Return all the entries exactly, keeping pictures out.

Collected data

Start of Block

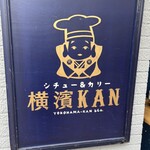 Shichu Ando Kari Yokohama Kan - 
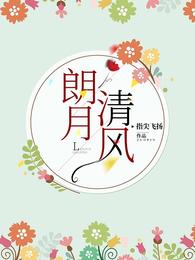朗月清风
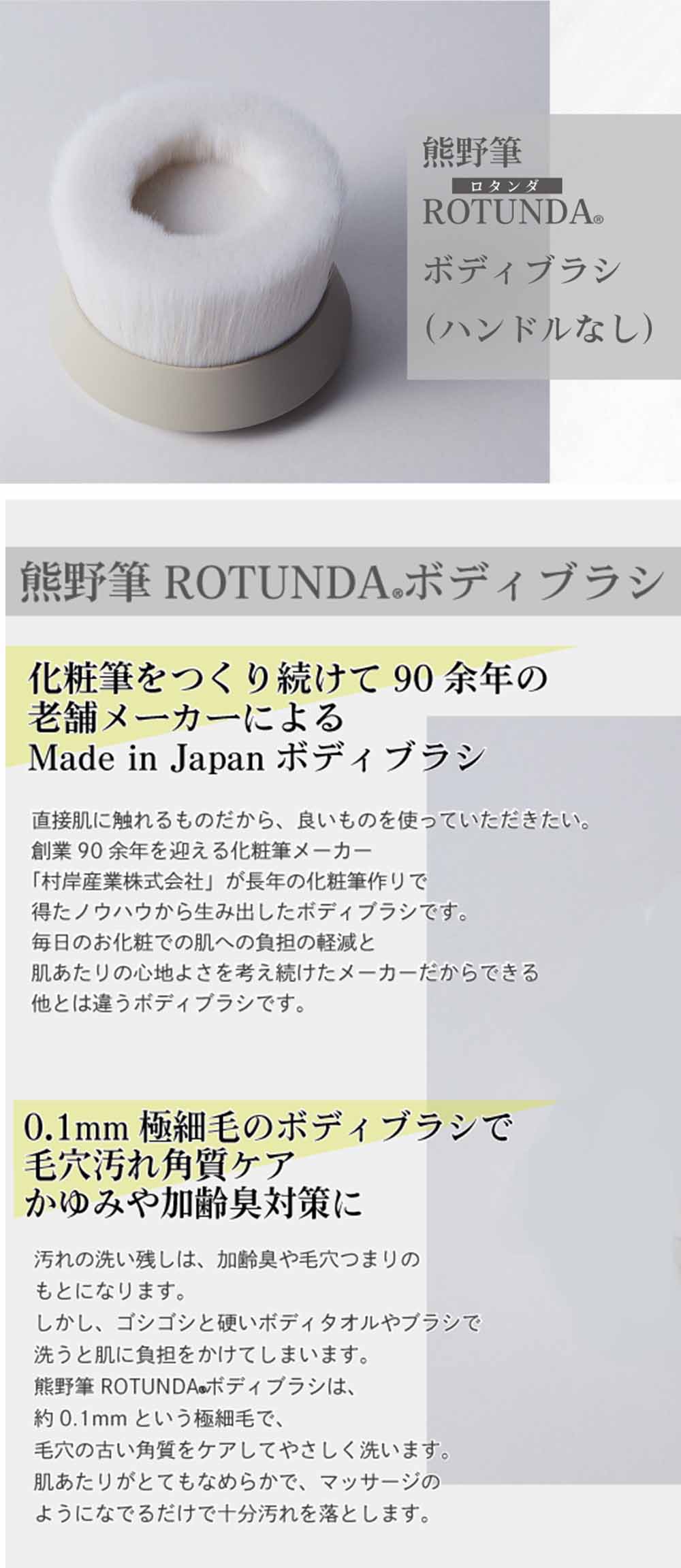 ROTD-3 熊野筆ROTUNDAボディブラシ（ハンドルなし） ロタンダ | www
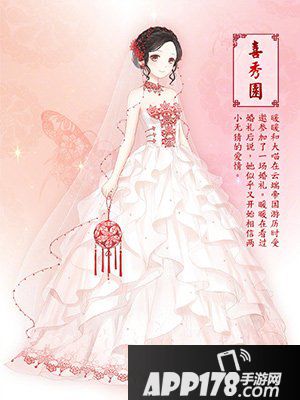 奇迹暖暖五月复开活动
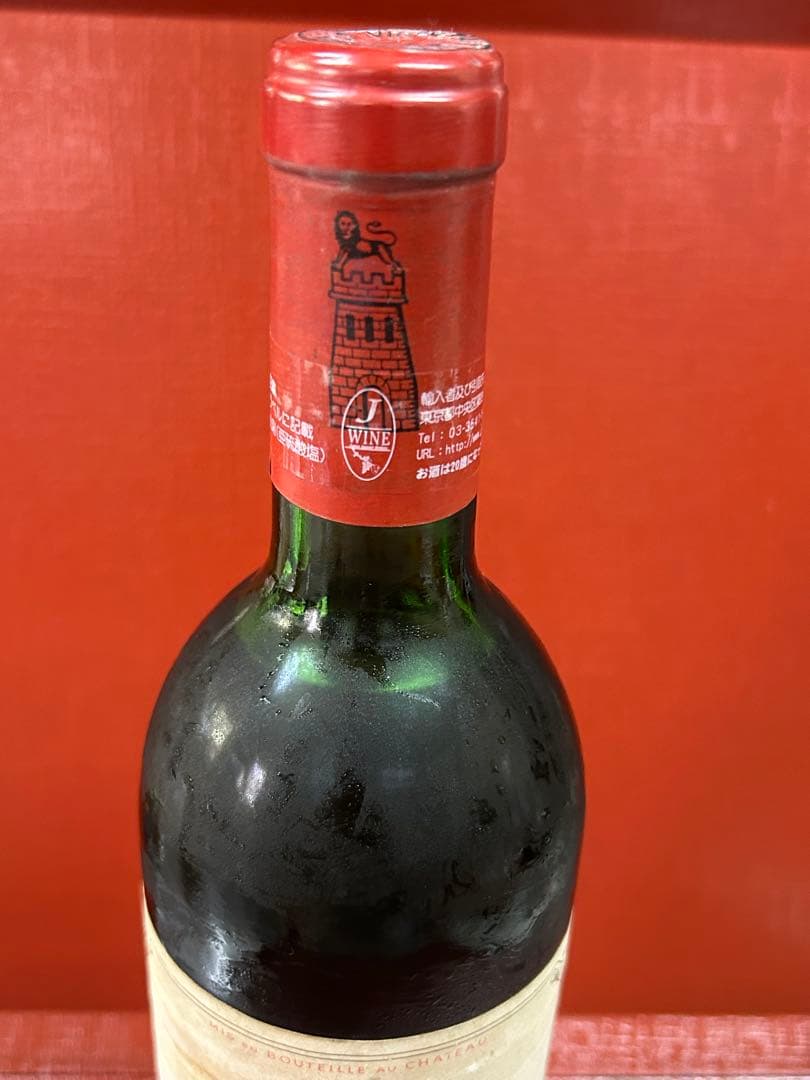 Chateau Latour 1972 赤ワイン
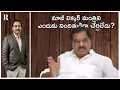 Download Lagu Explained: Why Narayana Swamy Isn’t Named in Andhra Liquor Scam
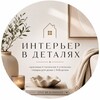 Логотип телеграм канала @onehomedecor — Интерьер в деталях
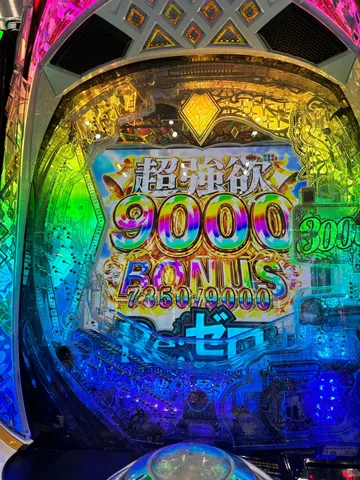 虹色の9000ボーナス瞬間
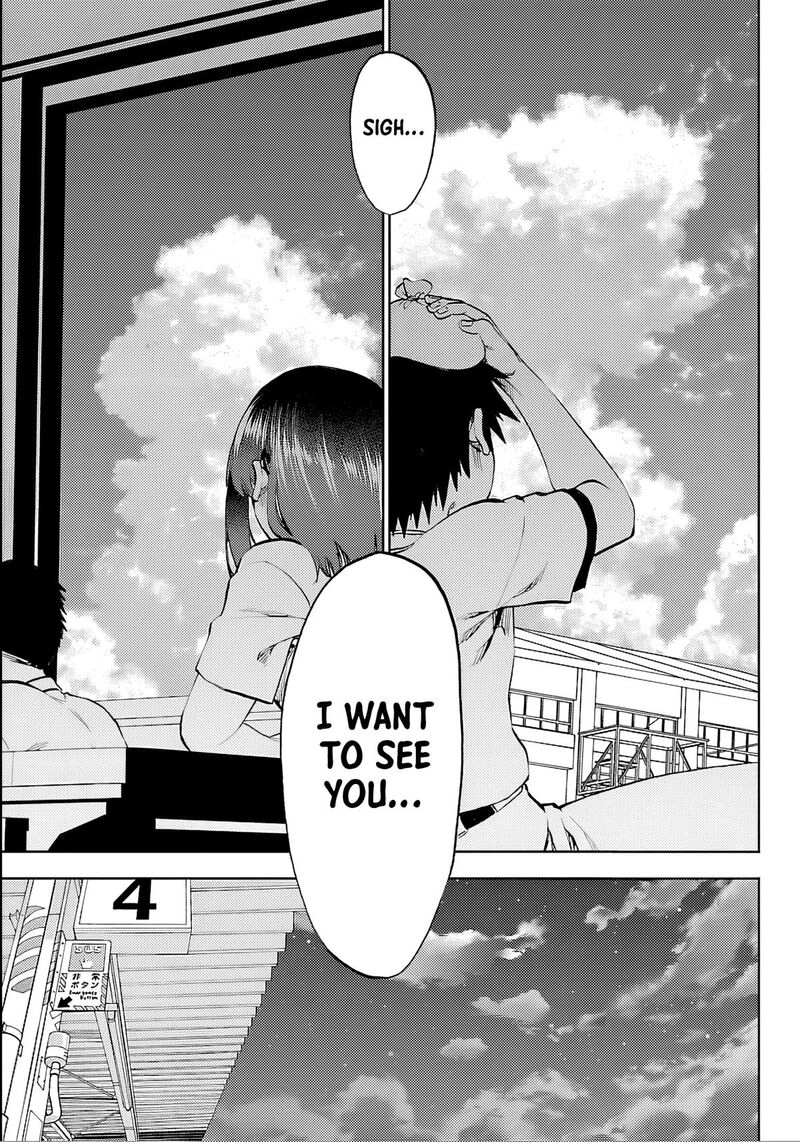 Kessa Mo Yuraretemasu 36 9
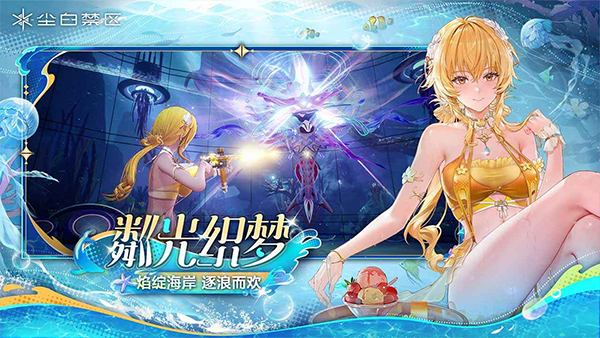 尘白禁区官方国际版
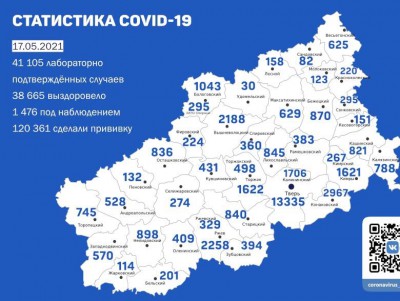 1 476 больных коронавирусом изолированы в Тверской области - новости ТИА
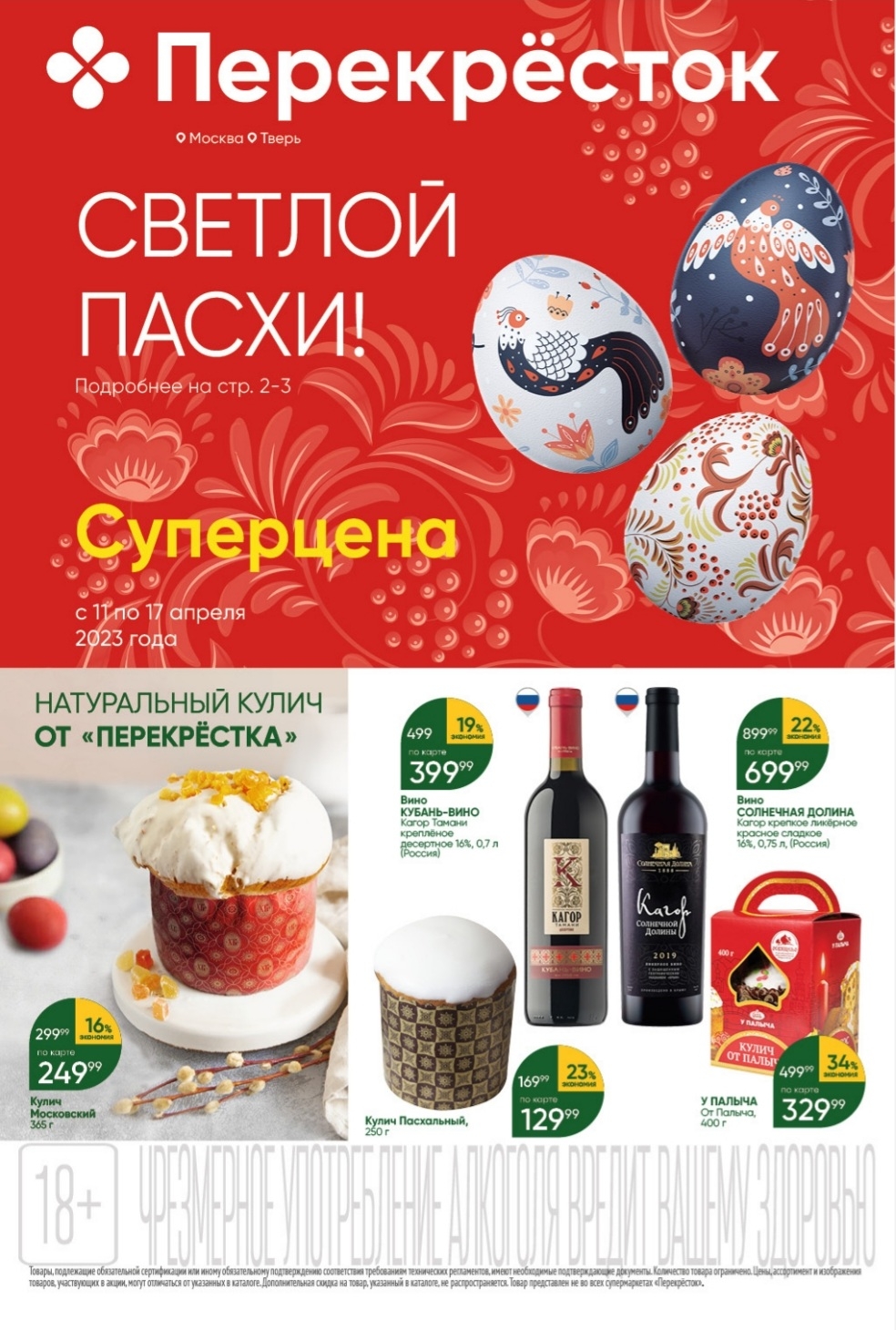 Каталог Ашан 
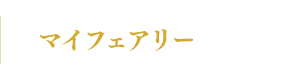 マイフェアリー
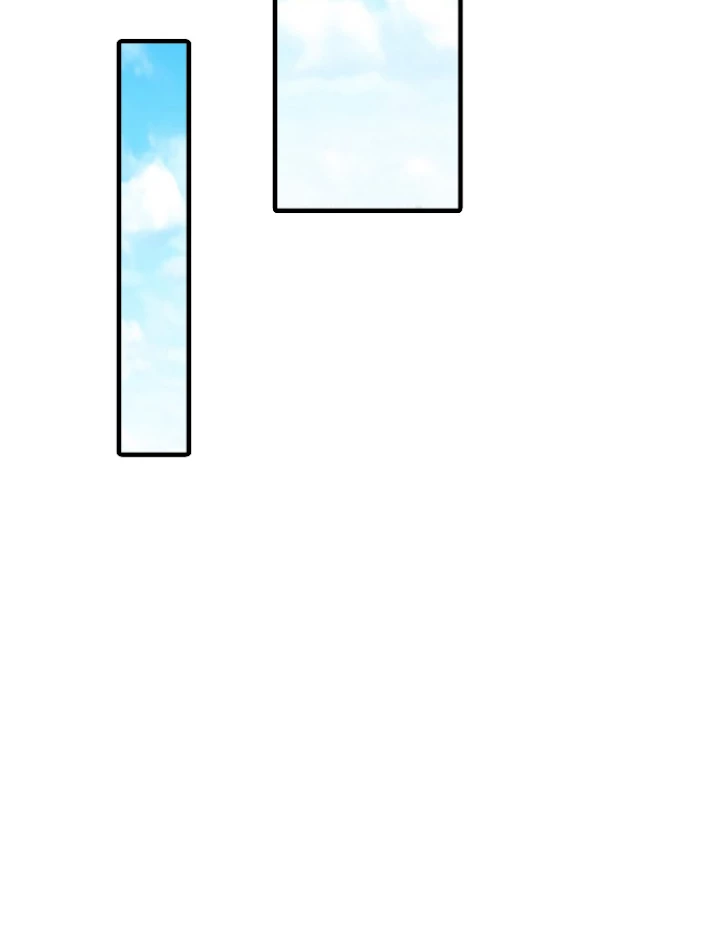 現世に帰還した最強神仙 41話 - 17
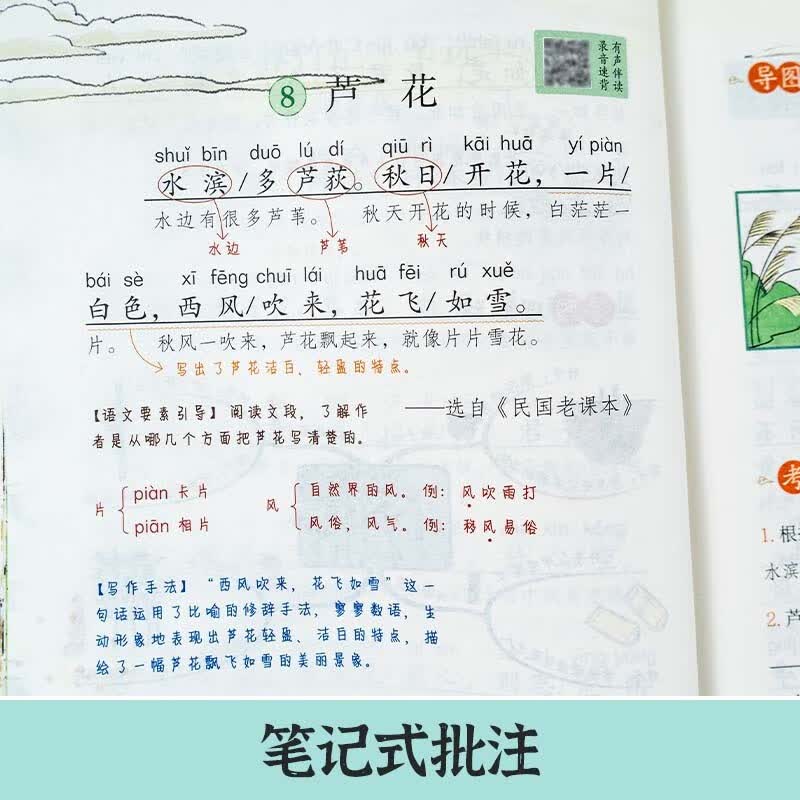 小学生必背小古文120篇 彩图大开本收录齐全思维导图有声伴读美图注音 小学通用小古文大全详情图
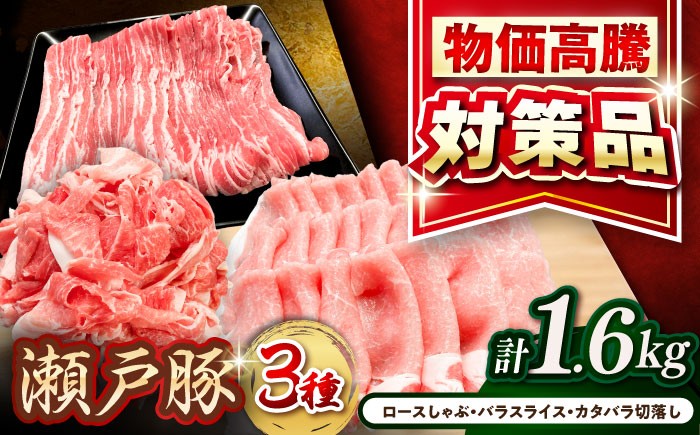 豚肉 しゃぶしゃぶ 豚バラ 豚しゃぶ 切り落とし 小分け ポーク 国産肉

End of Block

• [THE ANSWER]:
 Shichu Ando Kari Yokohama Kan - 
朗月清风
 ROTD-3 熊野筆ROTUNDAボディブラシ（ハンドルなし） ロタンダ | www
 奇迹暖暖五月复开活动
 Chateau Latour 1972 赤ワイン
 Download Lagu Explained: Why Narayana Swamy Isn’t Named in Andhra Liquor Scam
 Логотип телеграм канала @onehomedecor — Интерьер в деталях
 虹色の9000ボーナス瞬間
 Kessa Mo Yuraretemasu 36 9
 尘白禁区官方国际版
 1 476 больных коронавирусом изолированы в Тверской области - новости ТИА
 Каталог Ашан 
 マイフェアリー
 現世に帰還した最強神仙 41話 - 17
 小学生必背小古文120篇 彩图大开本收录齐全思维导图有声伴读美图注音 小学通用小古文大全详情图
 豚肉 しゃぶしゃぶ 豚バラ 豚しゃぶ 切り落とし 小分け ポーク 国産肉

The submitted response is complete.